Patients were among many well-wishers to say farewell at a charity raffle and cake sale at the surgery which raised over £320 for the Welsh Hearts campaign to fund 100 public defibrillators across Rhondda Cynon Taf.
“There have been times when the work has been tiring but every day I walked away thinking that I achieved something worthwhile,” he said. “I have never regretted it, not for one minute.”
Dr Baron, 69, qualified at the Welsh National School of Medicine in Cardiff in 1972.
He worked in hospitals in North Wales, before moving to the East Glamorgan Hospital to gain experience in obstetrics, gynaecology and paediatrics.
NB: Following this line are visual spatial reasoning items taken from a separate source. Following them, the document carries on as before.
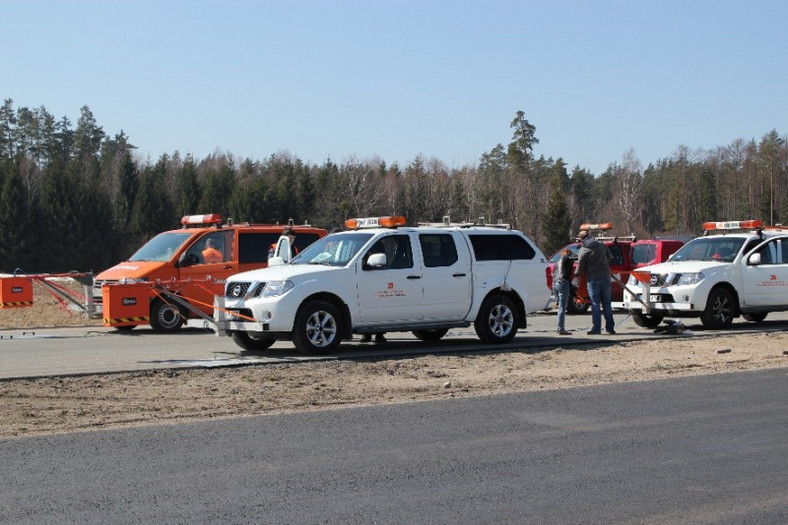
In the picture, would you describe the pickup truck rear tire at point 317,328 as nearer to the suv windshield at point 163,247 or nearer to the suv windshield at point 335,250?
the suv windshield at point 335,250

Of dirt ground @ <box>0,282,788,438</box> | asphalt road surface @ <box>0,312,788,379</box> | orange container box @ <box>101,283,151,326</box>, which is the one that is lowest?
dirt ground @ <box>0,282,788,438</box>

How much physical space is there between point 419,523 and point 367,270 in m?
9.46

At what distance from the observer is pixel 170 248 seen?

After service in the RAF medical branch in St Athan and in Germany, he obtained Membership of the Royal College of GPs in 1978 and began work as a GP in Tonypandy on May 17 1979.
Dr Baron worked as police surgeon in the recession years of the 1980s and early 90s.
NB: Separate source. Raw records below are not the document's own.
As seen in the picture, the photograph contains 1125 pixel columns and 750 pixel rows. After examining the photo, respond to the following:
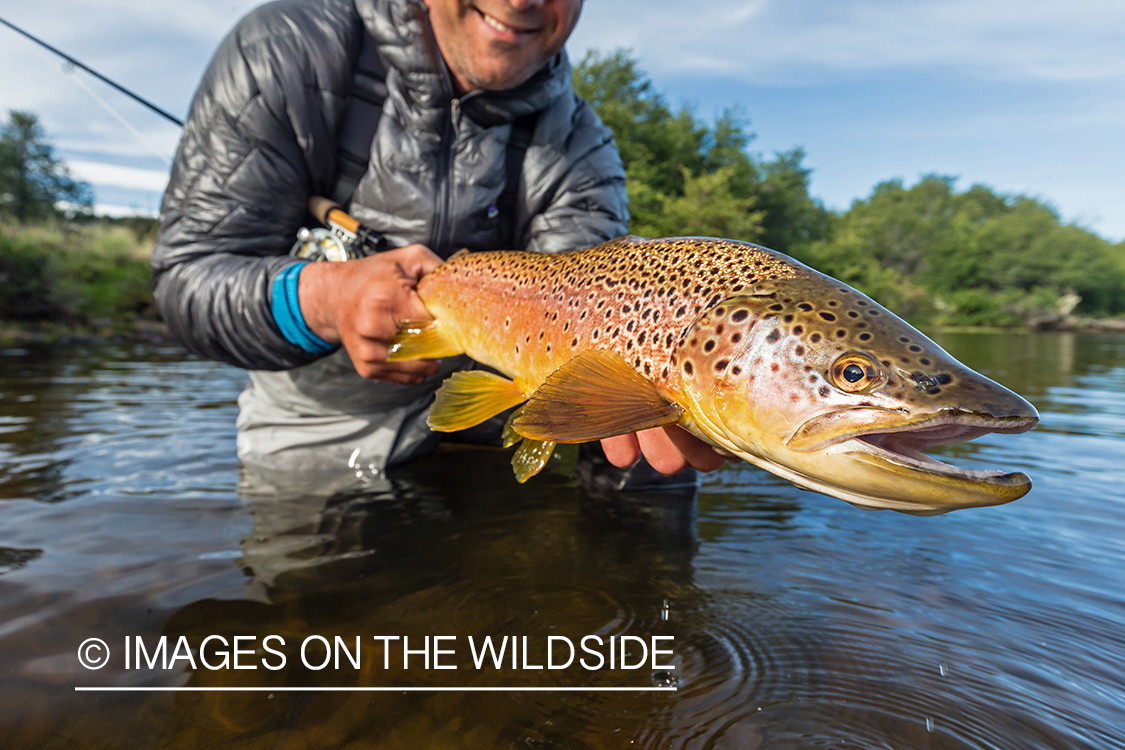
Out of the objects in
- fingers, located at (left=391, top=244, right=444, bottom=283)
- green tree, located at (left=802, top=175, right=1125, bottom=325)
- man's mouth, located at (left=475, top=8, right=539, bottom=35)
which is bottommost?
fingers, located at (left=391, top=244, right=444, bottom=283)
“It was hard times for the patients, many were made redundant, and the reaction to all that deprivation was dreadful. From 1992-97, I observed that heroin use went up by 1,000 per cent and stimulant drug use by more than 400 per cent not to mention magic mushrooms and glue sniffing.
“That was the reality up here. All the indices of deprivation: high stress levels, heavy drinking and smoking, over-eating, diabetes, heart disease and stroke.”
Dr Baron and Dr Rhiannon Llewellyn, his partner for 25 years, built the new premises at St Andrews Surgery, which was opened by Lord Tonypandy in 1994.
“In 1979 we had 4,000 patients. Now we have over 7,000 patients served by four doctors, four nurses, three Health Care Assistants and a full range of support and administrative staff.”
The practice was ahead of the game in creating computerised records, Lifestyle and Exercise Prescription, Rhondda GP on call Cooperative, Shared Care Drug and Alcohol Clinic, and Violent Patient Safe Haven. St Andrews was among the first practices to employ its own pharmacist, he said.
“We have moved from a limited and narrow approach to general practice.
“We are running a broad platform of clinics, from asthma to blood pressure, drug and alcohol, chest, heart disease, anticoagulant (INR), diabetes, and many more. We participate in research and developing new services. My three partners plan to teach young doctors and budding practice nurses in the near future.
“We have for some considerable time been up-skilling all our staff, which improves quality, adds value and staff satisfaction.”
The population of the Rhondda suffer more illness and long term disease than most of Wales.
“Places like the Rhondda have more opportunities for GPs to practise interesting and challenging high quality medicine,” he said. “If you go to the leafy suburbs you may find fewer people needing such help but there is real work to be done here in Rhondda.”
Dr Baron plans more cycling, canoeing, swimming and walking in retirement with his wife Jenny, their two grandchildren Olivia and Jack, and their English Pointer Poppy. As a dedicated ‘Petrol Head’, he sold his treasured Aston Martin sports car to buy a motor home and plans to travel with his wife of 47 years.
Treorchy GP David Miller said: “Dr Baron has been a tireless advocate for and innovator of primary care in the Rhondda Valley. More recently Bob has been a tremendous support and inspiration to the next generation who will take the cluster based future of Rhondda general practice forward and we all wish him well for this retirement.”